● TASKS AND EXERCISES
1. Reproduce a portion of the forum thread word for word, beginning at the words "# Is engineer" and stopping after the words "for 14 years.".
2. According to the forum thread, what unemployment rate does Australia's mining industry currently have?

# Is engineer difficult to find job?



## leajunzhu (Apr 26, 2016)

Hi friends.

I am going to relocate to sydney in July. I graduated with the Geography Information System and Mapping bachelor degree and have being worked for GIS analyser for 14 years.

This occupation is listed on the Skilled Occupations List and I just nominated by NSW next month. the occupation code is 232214.

I learned from here that engineers is facing the higher unemployment and comparely IT is easier to find the job.

Are there gays are engineer? Is it true?


----------



## Verystormy (Sep 14, 2015)

GIS and similar occupations currently have very high unemployment. Australia has a very large mining industry, which has employed a lot of geoscientists. However, the industry currently has over 40% unemployment. Most of these people are also experienced and qualified in GIS and will be competing for any GIS roles. In addition, many specialist GIS people have been made redundant by mining companies. I would put your chances of finding a job as very slim. Particularly in NSW


----------



## leajunzhu (Apr 26, 2016)

Verystormy said:


> GIS and similar occupations currently have very high unemployment. Australia has a very large mining industry, which has employed a lot of geoscientists. However, the industry currently has over 40% unemployment. Most of these people are also experienced and qualified in GIS and will be competing for any GIS roles. In addition, many specialist GIS people have been made redundant by mining companies. I would put your chances of finding a job as very slim. Particularly in NSW


40% unemployment? oh, this's amazing!

NSW still list GIS on nomination list and open a lot of Spatial Information Sciencse courses in TAFE in such a situation.Are they crazy?

It's seems I should face a big challenging in NSW for years.


----------



## Verystormy (Sep 14, 2015)

The occupation lists have nothing to do with employment availability and never have. Accountant is still on there despite accountants having major over supply for a number of years and difficulties in getting jobs. I am a geologist and that is still on the CSOL despite massive unemployment and the Australian governing body - AUSIMM - repeatedly asking for its removal


----------



## leajunzhu (Apr 26, 2016)

● LISTED ENTRIES
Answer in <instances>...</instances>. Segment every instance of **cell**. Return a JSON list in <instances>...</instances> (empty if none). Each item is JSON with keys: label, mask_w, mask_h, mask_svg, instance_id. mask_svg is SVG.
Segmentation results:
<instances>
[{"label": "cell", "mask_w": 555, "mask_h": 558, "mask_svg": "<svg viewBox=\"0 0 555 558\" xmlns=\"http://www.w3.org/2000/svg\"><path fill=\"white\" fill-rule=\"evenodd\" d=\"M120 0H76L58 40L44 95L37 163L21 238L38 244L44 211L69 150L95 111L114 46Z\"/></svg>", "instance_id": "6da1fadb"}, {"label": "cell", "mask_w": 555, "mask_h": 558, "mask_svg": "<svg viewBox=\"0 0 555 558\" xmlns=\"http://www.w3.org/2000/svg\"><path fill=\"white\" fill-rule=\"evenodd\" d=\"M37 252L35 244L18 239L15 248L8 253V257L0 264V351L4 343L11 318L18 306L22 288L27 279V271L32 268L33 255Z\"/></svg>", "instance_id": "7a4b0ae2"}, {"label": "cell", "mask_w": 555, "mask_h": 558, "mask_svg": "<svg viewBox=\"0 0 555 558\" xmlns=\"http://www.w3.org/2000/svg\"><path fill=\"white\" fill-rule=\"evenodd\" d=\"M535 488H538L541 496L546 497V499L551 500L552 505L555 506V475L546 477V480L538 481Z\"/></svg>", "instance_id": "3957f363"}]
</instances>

● OUTPUTS IN ORDER
1.
# Is engineer difficult to find job?



## leajunzhu (Apr 26, 2016)

Hi friends.

I am going to relocate to sydney in July. I graduated with the Geography Information System and Mapping bachelor degree and have being worked for GIS analyser for 14 years.

2. Over 40%.